[Exercise description] Can you repeat the lines below, substituting "most distant to nearest" for "farthest to closest" and keeping everything else the same?

start Input data

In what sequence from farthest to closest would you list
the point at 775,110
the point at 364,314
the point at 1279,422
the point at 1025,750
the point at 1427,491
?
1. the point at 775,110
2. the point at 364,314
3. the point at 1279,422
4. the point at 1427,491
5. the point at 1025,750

end Input data

[Final answer]
In what sequence from most distant to nearest would you list
the point at 775,110
the point at 364,314
the point at 1279,422
the point at 1025,750
the point at 1427,491
?
1. the point at 775,110
2. the point at 364,314
3. the point at 1279,422
4. the point at 1427,491
5. the point at 1025,750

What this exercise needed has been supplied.